Of course, it doesn’t make sense to refinance the entire balance of your existing mortgage unless you are sitting at a high rate. If you have a lower interest rate on your existing home loan though, tapping into the existing equity with a Home Equity Loan may make the most sense to help you cover larger expenses.
HOW A HELOC WORKS
Like a credit card that allows you to borrow against a limit in increments and as many times as needed, a HELOC works much the same way.
- For example, your home is valued at $1 million and you have an existing mortgage on your home with a $500,000 balance. You’re approved for a HELOC with an 80% LTV (loan-to-value) of your home’s equity.
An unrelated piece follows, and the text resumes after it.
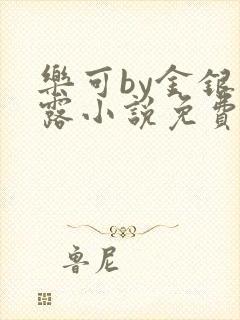 乐可by金银花露小说免费阅读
You can be approved for a HELOC with a limit of up to $125,000 dependent on your creditworthiness (the extent to which a person is considered suitable to receive monetary credit based on their credit score).
- $1,000,000 (estimated home value) x 80% (Loan-to-Value or LTV) = $800,000
- $800,000 (80% LTV of your estimated home value) – $500,000 (existing mortgage balance) = $300,000 (you possible line-of-credit)
To set your rate, typically a financial institution will set their rate dependent on what is the prime rate (a rate set by the Federal Reserve) at the current time. Most HELOCs have variable interest rates. Variable means the rate will go up or down with the market. As a result, variable rates leave you vulnerable to rising interest rates so be sure to take this into account.
Sometimes you can catch a special promotional fixed rate or opt for a fixed rate option. A fixed rate is where the Annual Percentage Rate (APR) does not change for a specific period of time (often called term).